As I’ve said before, Clint Eastwood‘s Gran Torino has the stuffings of a Best Picture contender because it appears to be a story about change and redemption, which is what most Best Picture nominees are about. But it also seems to have a little built-in momentum because it deals with racism, which has been been a bigger hot-button issue this year than any time since the Civil Rights era of ’64 and ’65.
Barack Obama‘s presidential campaign has obviously brought the issue to the fore. Everyone has been talking about it, particularly with those YouTube videos showing the ignorance and ugliness of rural Americans and people wondering about the Bradley Effect at the polls, etc.
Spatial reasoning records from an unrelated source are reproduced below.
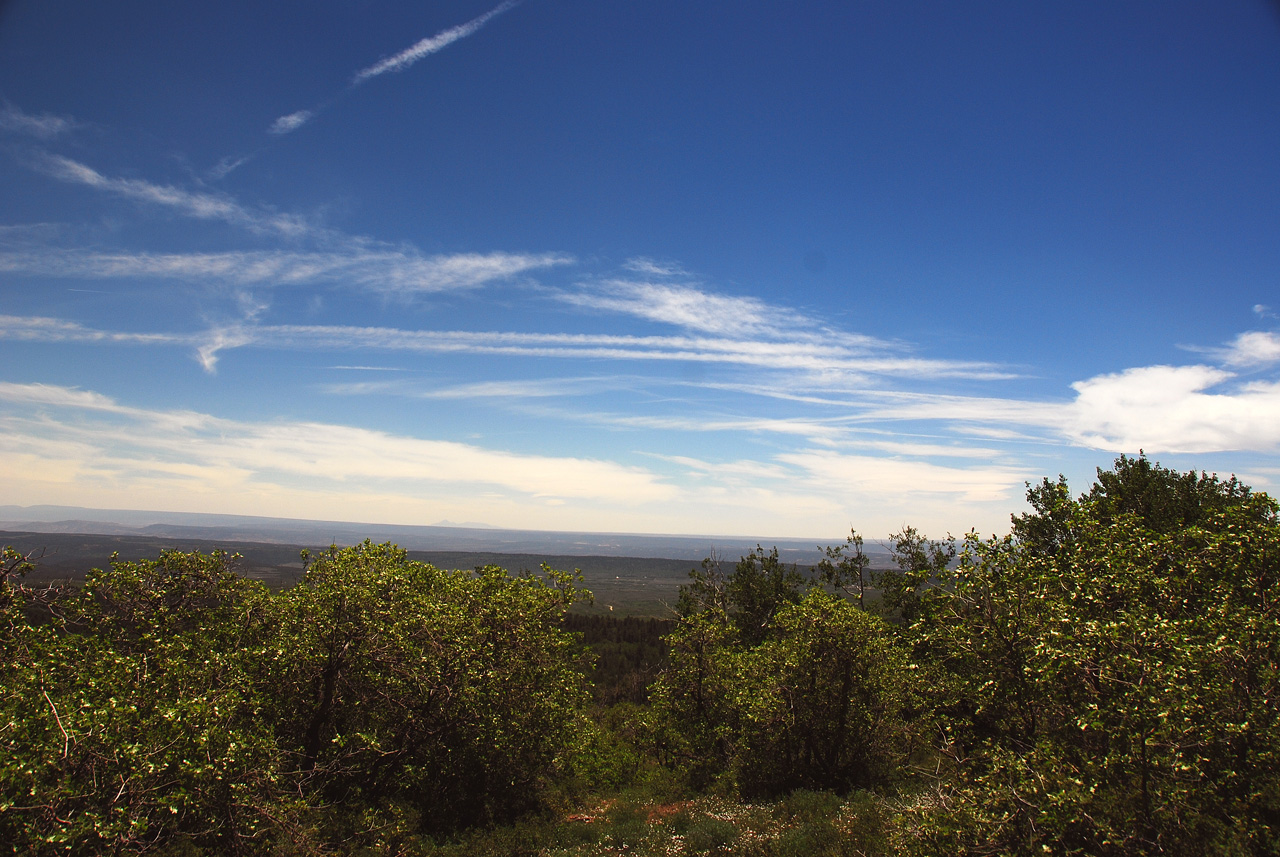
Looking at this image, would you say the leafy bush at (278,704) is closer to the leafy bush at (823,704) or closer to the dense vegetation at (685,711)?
the dense vegetation at (685,711)

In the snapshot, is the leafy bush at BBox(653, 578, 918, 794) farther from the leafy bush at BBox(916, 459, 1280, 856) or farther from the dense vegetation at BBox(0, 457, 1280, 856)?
the leafy bush at BBox(916, 459, 1280, 856)

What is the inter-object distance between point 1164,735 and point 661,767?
1546 inches

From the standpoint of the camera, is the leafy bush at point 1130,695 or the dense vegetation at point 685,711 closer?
the leafy bush at point 1130,695

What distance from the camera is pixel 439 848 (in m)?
21.2

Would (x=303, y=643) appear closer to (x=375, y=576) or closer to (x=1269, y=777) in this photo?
(x=375, y=576)

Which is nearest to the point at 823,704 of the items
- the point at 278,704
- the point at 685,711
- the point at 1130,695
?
the point at 685,711

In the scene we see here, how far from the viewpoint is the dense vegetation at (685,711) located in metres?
11.0

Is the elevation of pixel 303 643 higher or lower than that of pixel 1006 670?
lower

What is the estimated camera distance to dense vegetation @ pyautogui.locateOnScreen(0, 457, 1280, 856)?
11008 millimetres

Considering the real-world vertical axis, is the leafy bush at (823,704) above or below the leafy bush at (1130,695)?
below

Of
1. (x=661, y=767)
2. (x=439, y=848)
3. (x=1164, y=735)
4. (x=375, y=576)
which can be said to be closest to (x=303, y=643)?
(x=375, y=576)

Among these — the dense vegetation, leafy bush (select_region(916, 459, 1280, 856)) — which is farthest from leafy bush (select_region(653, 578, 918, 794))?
leafy bush (select_region(916, 459, 1280, 856))

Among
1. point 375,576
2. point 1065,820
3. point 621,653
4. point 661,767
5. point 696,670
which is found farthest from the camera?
point 621,653

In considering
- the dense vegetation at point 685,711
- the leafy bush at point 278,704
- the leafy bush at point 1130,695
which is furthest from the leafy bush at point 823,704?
the leafy bush at point 1130,695
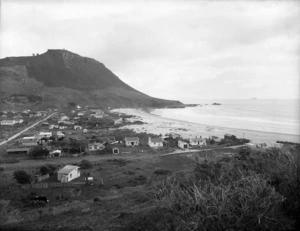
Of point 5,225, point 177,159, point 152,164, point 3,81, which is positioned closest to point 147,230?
point 5,225

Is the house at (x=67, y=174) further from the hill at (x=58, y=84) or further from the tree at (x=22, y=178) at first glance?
the hill at (x=58, y=84)

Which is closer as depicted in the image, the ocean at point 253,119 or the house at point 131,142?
the house at point 131,142

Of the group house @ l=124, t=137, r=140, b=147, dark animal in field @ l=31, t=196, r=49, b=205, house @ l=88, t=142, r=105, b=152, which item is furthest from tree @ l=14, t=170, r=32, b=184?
house @ l=124, t=137, r=140, b=147

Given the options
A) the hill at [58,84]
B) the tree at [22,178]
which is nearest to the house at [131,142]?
the tree at [22,178]

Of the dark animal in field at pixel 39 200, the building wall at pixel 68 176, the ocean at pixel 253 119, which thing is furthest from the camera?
the ocean at pixel 253 119

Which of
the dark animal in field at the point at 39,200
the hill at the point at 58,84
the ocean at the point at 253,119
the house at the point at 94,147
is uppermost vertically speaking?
the hill at the point at 58,84

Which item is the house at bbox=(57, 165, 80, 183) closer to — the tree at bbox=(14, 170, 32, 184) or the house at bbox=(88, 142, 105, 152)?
the tree at bbox=(14, 170, 32, 184)

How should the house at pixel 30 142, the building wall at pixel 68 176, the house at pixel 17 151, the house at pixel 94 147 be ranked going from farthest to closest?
the house at pixel 30 142
the house at pixel 94 147
the house at pixel 17 151
the building wall at pixel 68 176

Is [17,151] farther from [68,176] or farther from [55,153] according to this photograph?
[68,176]

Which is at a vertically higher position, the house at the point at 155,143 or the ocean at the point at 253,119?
the ocean at the point at 253,119
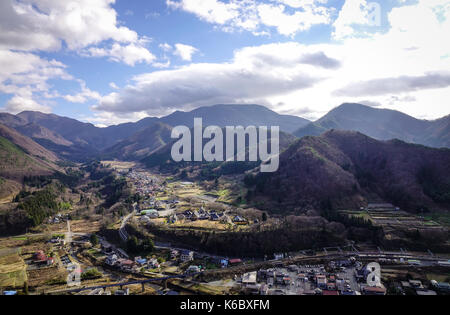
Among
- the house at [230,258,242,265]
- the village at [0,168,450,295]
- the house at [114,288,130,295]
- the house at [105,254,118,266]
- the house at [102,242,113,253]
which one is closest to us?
the house at [114,288,130,295]

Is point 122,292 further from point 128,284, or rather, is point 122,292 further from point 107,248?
point 107,248

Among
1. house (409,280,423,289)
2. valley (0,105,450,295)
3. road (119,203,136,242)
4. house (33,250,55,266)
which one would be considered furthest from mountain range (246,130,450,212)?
house (33,250,55,266)

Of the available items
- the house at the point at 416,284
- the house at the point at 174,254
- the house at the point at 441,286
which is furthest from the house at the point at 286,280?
the house at the point at 174,254

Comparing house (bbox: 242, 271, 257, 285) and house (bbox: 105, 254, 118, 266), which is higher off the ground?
house (bbox: 242, 271, 257, 285)

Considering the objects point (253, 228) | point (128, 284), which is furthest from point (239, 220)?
point (128, 284)

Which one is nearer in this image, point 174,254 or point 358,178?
point 174,254

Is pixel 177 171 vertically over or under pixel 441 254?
over

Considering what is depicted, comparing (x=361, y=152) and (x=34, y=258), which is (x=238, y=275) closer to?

And now a month and a half after the election will come a movie, directed by America’s most esteemed, long-running filmmaker, that will address this subject (if I know Eastwood) in plain, regular-guy, no-bunk terms. In short, Gran Torino may luck out. Just as The Road may not fit the cultural-political mood at the end of the year, it could be that Eastwood’s film will. Maybe. I obviously don’t know anything, but I’m feeling a certain current.
Eastwood was quoted about the plot particulars last week. Nick Schenk‘s screenplay is the story of snarly blue-collar racist, a Korean War bet named Kowalski (Eastwood), gradually working through dark and dismissive feelings about his neighbor, a Hmong teenager who early on tries to steal Kowalski’s ’72 Gran Torino.
As I wrote earlier, a drama of this sort is “right out of the change-redemption playbook.” The only thing that might work against Gran Torino are Academy members scratching their heads about Eastwood’s alleged admiration for Sarah Palin.
In Contention‘s Kris Tapley recently reviewed the Gran Torino script. He’s also posted a couple of Eastwood pieces about the film’s ensemble cast — article #1 and article #2.
The script “has some silly stuff in it,” he writes, “but according to those two pieces, Eastwood improvised on the set somewhat. That’s helpful.”